The natural mineral crocoite, PbCrO₄, has been the subject of several ²⁰⁷Pb-NMR studies; however, until now, only polycrystalline (powder) samples under static conditions have been measured [27,28,29,30]. In the present work, single-crystal experiments were carried out to derive the chemical shift tensor eigenvalues (Table 1) of PbCrO₄ with unprecedented precision, and the eigenvectors in the crystal lattice (Equation (7)), which have been determined for the first time. Additionally, a Herzfeld–Berger analysis [14] has been applied to a powder sample under MAS conditions to corroborate the findings from the single crystal. The resulting anisotropy of the chemical shift tensor, quantified by a span of $\Omega ={\delta }_{\max }-{\delta }_{\min }=890$ ppm, indicates a medium strength influence of the electron lone pair at the ²⁰⁷Pb nuclei in the crocoite structure.

Finally, we return to the relation of the chemical shift tensor to structural parameters of the compound [1,2,3,4,5,6,7,8], as already discussed in the Introduction.

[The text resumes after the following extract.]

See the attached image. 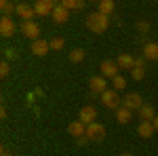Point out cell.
I'll use <instances>...</instances> for the list:
<instances>
[{"instance_id":"cell-37","label":"cell","mask_w":158,"mask_h":156,"mask_svg":"<svg viewBox=\"0 0 158 156\" xmlns=\"http://www.w3.org/2000/svg\"><path fill=\"white\" fill-rule=\"evenodd\" d=\"M55 2H57V0H55ZM59 2H61V0H59Z\"/></svg>"},{"instance_id":"cell-1","label":"cell","mask_w":158,"mask_h":156,"mask_svg":"<svg viewBox=\"0 0 158 156\" xmlns=\"http://www.w3.org/2000/svg\"><path fill=\"white\" fill-rule=\"evenodd\" d=\"M86 27L91 32H95V34H103L110 27V17L103 15V13H99V11L91 13V15H86Z\"/></svg>"},{"instance_id":"cell-5","label":"cell","mask_w":158,"mask_h":156,"mask_svg":"<svg viewBox=\"0 0 158 156\" xmlns=\"http://www.w3.org/2000/svg\"><path fill=\"white\" fill-rule=\"evenodd\" d=\"M89 89H91V95H89V97L101 95V93L108 89V80H106V76H93V78L89 80Z\"/></svg>"},{"instance_id":"cell-14","label":"cell","mask_w":158,"mask_h":156,"mask_svg":"<svg viewBox=\"0 0 158 156\" xmlns=\"http://www.w3.org/2000/svg\"><path fill=\"white\" fill-rule=\"evenodd\" d=\"M51 17H53V21H55V23H65V21L70 19V11H68L63 4H57Z\"/></svg>"},{"instance_id":"cell-33","label":"cell","mask_w":158,"mask_h":156,"mask_svg":"<svg viewBox=\"0 0 158 156\" xmlns=\"http://www.w3.org/2000/svg\"><path fill=\"white\" fill-rule=\"evenodd\" d=\"M152 124H154V129H156V133H158V114H156V118L152 120Z\"/></svg>"},{"instance_id":"cell-20","label":"cell","mask_w":158,"mask_h":156,"mask_svg":"<svg viewBox=\"0 0 158 156\" xmlns=\"http://www.w3.org/2000/svg\"><path fill=\"white\" fill-rule=\"evenodd\" d=\"M61 4L68 9V11H82L85 9V0H61Z\"/></svg>"},{"instance_id":"cell-36","label":"cell","mask_w":158,"mask_h":156,"mask_svg":"<svg viewBox=\"0 0 158 156\" xmlns=\"http://www.w3.org/2000/svg\"><path fill=\"white\" fill-rule=\"evenodd\" d=\"M91 2H99V0H91Z\"/></svg>"},{"instance_id":"cell-25","label":"cell","mask_w":158,"mask_h":156,"mask_svg":"<svg viewBox=\"0 0 158 156\" xmlns=\"http://www.w3.org/2000/svg\"><path fill=\"white\" fill-rule=\"evenodd\" d=\"M131 78H133V80H143V78H146V68H137V65H135L133 70H131Z\"/></svg>"},{"instance_id":"cell-3","label":"cell","mask_w":158,"mask_h":156,"mask_svg":"<svg viewBox=\"0 0 158 156\" xmlns=\"http://www.w3.org/2000/svg\"><path fill=\"white\" fill-rule=\"evenodd\" d=\"M86 137L91 139V141H101L103 137H106V127L101 124V122H91V124H86Z\"/></svg>"},{"instance_id":"cell-26","label":"cell","mask_w":158,"mask_h":156,"mask_svg":"<svg viewBox=\"0 0 158 156\" xmlns=\"http://www.w3.org/2000/svg\"><path fill=\"white\" fill-rule=\"evenodd\" d=\"M49 42H51V48H53V51H61V48L65 47V40H63L61 36L53 38V40H49Z\"/></svg>"},{"instance_id":"cell-13","label":"cell","mask_w":158,"mask_h":156,"mask_svg":"<svg viewBox=\"0 0 158 156\" xmlns=\"http://www.w3.org/2000/svg\"><path fill=\"white\" fill-rule=\"evenodd\" d=\"M15 13H17V15H19L23 21H34V15H36L34 6H30V4H17Z\"/></svg>"},{"instance_id":"cell-27","label":"cell","mask_w":158,"mask_h":156,"mask_svg":"<svg viewBox=\"0 0 158 156\" xmlns=\"http://www.w3.org/2000/svg\"><path fill=\"white\" fill-rule=\"evenodd\" d=\"M135 27H137L139 34H148V32H150V23H148L146 19H139V21L135 23Z\"/></svg>"},{"instance_id":"cell-8","label":"cell","mask_w":158,"mask_h":156,"mask_svg":"<svg viewBox=\"0 0 158 156\" xmlns=\"http://www.w3.org/2000/svg\"><path fill=\"white\" fill-rule=\"evenodd\" d=\"M17 30H19V27H17V23L13 21L11 17H2V19H0V34H2L4 38L15 36Z\"/></svg>"},{"instance_id":"cell-21","label":"cell","mask_w":158,"mask_h":156,"mask_svg":"<svg viewBox=\"0 0 158 156\" xmlns=\"http://www.w3.org/2000/svg\"><path fill=\"white\" fill-rule=\"evenodd\" d=\"M97 11L99 13H103V15H112L114 13V0H99V4H97Z\"/></svg>"},{"instance_id":"cell-16","label":"cell","mask_w":158,"mask_h":156,"mask_svg":"<svg viewBox=\"0 0 158 156\" xmlns=\"http://www.w3.org/2000/svg\"><path fill=\"white\" fill-rule=\"evenodd\" d=\"M114 114H116V120L120 124H127V122H131V118H133V110H129L127 106H120L118 110H114Z\"/></svg>"},{"instance_id":"cell-9","label":"cell","mask_w":158,"mask_h":156,"mask_svg":"<svg viewBox=\"0 0 158 156\" xmlns=\"http://www.w3.org/2000/svg\"><path fill=\"white\" fill-rule=\"evenodd\" d=\"M122 106H127L129 110H133V112H139V108L143 106V99L139 93H129V95H124L122 99Z\"/></svg>"},{"instance_id":"cell-34","label":"cell","mask_w":158,"mask_h":156,"mask_svg":"<svg viewBox=\"0 0 158 156\" xmlns=\"http://www.w3.org/2000/svg\"><path fill=\"white\" fill-rule=\"evenodd\" d=\"M2 156H13V152H9V150H2Z\"/></svg>"},{"instance_id":"cell-29","label":"cell","mask_w":158,"mask_h":156,"mask_svg":"<svg viewBox=\"0 0 158 156\" xmlns=\"http://www.w3.org/2000/svg\"><path fill=\"white\" fill-rule=\"evenodd\" d=\"M15 57H17L15 48H4V59H15Z\"/></svg>"},{"instance_id":"cell-6","label":"cell","mask_w":158,"mask_h":156,"mask_svg":"<svg viewBox=\"0 0 158 156\" xmlns=\"http://www.w3.org/2000/svg\"><path fill=\"white\" fill-rule=\"evenodd\" d=\"M55 0H36V4H34V11H36L38 17H47V15H53L55 11Z\"/></svg>"},{"instance_id":"cell-17","label":"cell","mask_w":158,"mask_h":156,"mask_svg":"<svg viewBox=\"0 0 158 156\" xmlns=\"http://www.w3.org/2000/svg\"><path fill=\"white\" fill-rule=\"evenodd\" d=\"M143 57L148 61H158V42H148L143 47Z\"/></svg>"},{"instance_id":"cell-18","label":"cell","mask_w":158,"mask_h":156,"mask_svg":"<svg viewBox=\"0 0 158 156\" xmlns=\"http://www.w3.org/2000/svg\"><path fill=\"white\" fill-rule=\"evenodd\" d=\"M116 63H118L120 70H133V68H135V57L127 55V53H122V55H118Z\"/></svg>"},{"instance_id":"cell-19","label":"cell","mask_w":158,"mask_h":156,"mask_svg":"<svg viewBox=\"0 0 158 156\" xmlns=\"http://www.w3.org/2000/svg\"><path fill=\"white\" fill-rule=\"evenodd\" d=\"M139 118H141V120H150V122H152V120L156 118V112H154L152 106H146V103H143V106L139 108Z\"/></svg>"},{"instance_id":"cell-22","label":"cell","mask_w":158,"mask_h":156,"mask_svg":"<svg viewBox=\"0 0 158 156\" xmlns=\"http://www.w3.org/2000/svg\"><path fill=\"white\" fill-rule=\"evenodd\" d=\"M17 4H13L11 0H0V13L2 17H11V13H15Z\"/></svg>"},{"instance_id":"cell-2","label":"cell","mask_w":158,"mask_h":156,"mask_svg":"<svg viewBox=\"0 0 158 156\" xmlns=\"http://www.w3.org/2000/svg\"><path fill=\"white\" fill-rule=\"evenodd\" d=\"M99 97H101V103L110 110H118L122 106V99L118 97V91L116 89H106Z\"/></svg>"},{"instance_id":"cell-7","label":"cell","mask_w":158,"mask_h":156,"mask_svg":"<svg viewBox=\"0 0 158 156\" xmlns=\"http://www.w3.org/2000/svg\"><path fill=\"white\" fill-rule=\"evenodd\" d=\"M99 70H101V76H106V78H114V76H118V72H120L118 63L112 61V59H103L101 65H99Z\"/></svg>"},{"instance_id":"cell-4","label":"cell","mask_w":158,"mask_h":156,"mask_svg":"<svg viewBox=\"0 0 158 156\" xmlns=\"http://www.w3.org/2000/svg\"><path fill=\"white\" fill-rule=\"evenodd\" d=\"M40 30H42V27H40L36 21H23V23L19 25V32H21L25 38H30V40H38Z\"/></svg>"},{"instance_id":"cell-23","label":"cell","mask_w":158,"mask_h":156,"mask_svg":"<svg viewBox=\"0 0 158 156\" xmlns=\"http://www.w3.org/2000/svg\"><path fill=\"white\" fill-rule=\"evenodd\" d=\"M70 61H72V63L85 61V51H82V48H72V51H70Z\"/></svg>"},{"instance_id":"cell-30","label":"cell","mask_w":158,"mask_h":156,"mask_svg":"<svg viewBox=\"0 0 158 156\" xmlns=\"http://www.w3.org/2000/svg\"><path fill=\"white\" fill-rule=\"evenodd\" d=\"M89 141H91V139H89L86 135H82V137H76V145H78V148H82V145H86Z\"/></svg>"},{"instance_id":"cell-15","label":"cell","mask_w":158,"mask_h":156,"mask_svg":"<svg viewBox=\"0 0 158 156\" xmlns=\"http://www.w3.org/2000/svg\"><path fill=\"white\" fill-rule=\"evenodd\" d=\"M154 133H156V129H154V124H152L150 120H141V124L137 127V135L143 137V139H150Z\"/></svg>"},{"instance_id":"cell-12","label":"cell","mask_w":158,"mask_h":156,"mask_svg":"<svg viewBox=\"0 0 158 156\" xmlns=\"http://www.w3.org/2000/svg\"><path fill=\"white\" fill-rule=\"evenodd\" d=\"M68 133L72 135L74 139H76V137H82V135H86V124L82 120H74V122L68 124Z\"/></svg>"},{"instance_id":"cell-28","label":"cell","mask_w":158,"mask_h":156,"mask_svg":"<svg viewBox=\"0 0 158 156\" xmlns=\"http://www.w3.org/2000/svg\"><path fill=\"white\" fill-rule=\"evenodd\" d=\"M9 72H11V63H9V59H4L2 63H0V76H2V78H6Z\"/></svg>"},{"instance_id":"cell-35","label":"cell","mask_w":158,"mask_h":156,"mask_svg":"<svg viewBox=\"0 0 158 156\" xmlns=\"http://www.w3.org/2000/svg\"><path fill=\"white\" fill-rule=\"evenodd\" d=\"M120 156H133V154H131V152H124V154H120Z\"/></svg>"},{"instance_id":"cell-31","label":"cell","mask_w":158,"mask_h":156,"mask_svg":"<svg viewBox=\"0 0 158 156\" xmlns=\"http://www.w3.org/2000/svg\"><path fill=\"white\" fill-rule=\"evenodd\" d=\"M146 57H139V59H135V65H137V68H146Z\"/></svg>"},{"instance_id":"cell-11","label":"cell","mask_w":158,"mask_h":156,"mask_svg":"<svg viewBox=\"0 0 158 156\" xmlns=\"http://www.w3.org/2000/svg\"><path fill=\"white\" fill-rule=\"evenodd\" d=\"M78 120H82L85 124L95 122V120H97V110L93 108V106H82L80 112H78Z\"/></svg>"},{"instance_id":"cell-24","label":"cell","mask_w":158,"mask_h":156,"mask_svg":"<svg viewBox=\"0 0 158 156\" xmlns=\"http://www.w3.org/2000/svg\"><path fill=\"white\" fill-rule=\"evenodd\" d=\"M112 84H114V89H116V91H124V89H127V78L118 74V76H114V78H112Z\"/></svg>"},{"instance_id":"cell-32","label":"cell","mask_w":158,"mask_h":156,"mask_svg":"<svg viewBox=\"0 0 158 156\" xmlns=\"http://www.w3.org/2000/svg\"><path fill=\"white\" fill-rule=\"evenodd\" d=\"M0 118H6V108H4V106L0 108Z\"/></svg>"},{"instance_id":"cell-10","label":"cell","mask_w":158,"mask_h":156,"mask_svg":"<svg viewBox=\"0 0 158 156\" xmlns=\"http://www.w3.org/2000/svg\"><path fill=\"white\" fill-rule=\"evenodd\" d=\"M30 51L36 55V57H44L47 53L51 51V42H47V40H32V44H30Z\"/></svg>"}]
</instances>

Establishing clear relations of chemical shift parameters, such as the isotropic shift ${\delta }_{\mathrm{iso}}$, to structural features such as bond angles or distances to neighbouring atoms works best when restricting this analysis to one class of compounds, for example correlating ${\delta }_{\mathrm{iso}}$(²⁹Si) to silicon-oxygen bond lengths in silicates [3]. In the context of ²⁰⁷Pb-NMR of lead bearing minerals, a correlation of the isotropic chemical shift to the shortest lead-oxygen distance in the crystal structure has been suggested [9]. The value ${\delta }_{\mathrm{iso}}\approx -2290$ ppm determined here from a single crystal deviates only slightly from previously reported values [27,28,29,30]; indeed, this fits nicely into the suggested fit [9]. When comparing ²⁰⁷Pb-NMR results for closely related minerals, such as the apatites vanadinite, pyromorphite and mimetite, other relationships may be uncovered. In the apatite case, a dependence of ${\delta }_{\mathrm{iso}}$ on the ratio $c/a$ of the unit cell parameters has been proposed [47]. Obviously, in our current work about crocoite, we only have a single chemical shift tensor available, so establishing relations of the type discussed above is not possible.

4. Materials and Methods

All ²⁰⁷Pb NMR spectra were recorded on a Bruker Avance-III 500 spectrometer, with a Larmor frequency of ${\nu }_0$(²⁰⁷Pb) = 104.63 MHz (i.e., $B_0=11.7$ T). To reduce baseline roll, the single-crystal spectra were acquired with a spin-echo sequence [48], with the crystal orientation change realised by a goniometer mechanics built by NMR Service GmbH (Erfurt, Germany). Longitudinal $T_1$ relaxation times were measured on the PbCrO₄ single crystal, using the saturation recovery method, resulting in values between 9 s and 17 s, depending on the orientation of the crystal. Consequently, a recycle delay of 60 s was used for spectra acquisition, with the number of scans between 60 and 120. All spectra were referenced indirectly to ¹H in 100% TMS at $-0.1240$ ppm. According to our measurements, this is equivalent to the commonly used reference of a static Pb(NO₃)₂ powder spectrum at room temperature, with ${\delta }_{\mathrm{iso}}=-3492$ ppm, or $-3474$ ppm at the highest point of the line shape, in good agreement with previously reported values [28]. Rotation patterns were fitted with the program Igor Pro 7 (WaveMetrics Inc., Lake Oswego, OR, USA). A polycrystalline sample of PbCrO₄ was synthesised by adding 30 mL of a 0.73 mmol Pb(NO₃)₂ solution to 15 mL of a 0.73 mmol K₂CrO₄ solution. The resulting yellow precipitation was filtered, washed twice with 10 mL water, and dried for 24 h at 100 °C.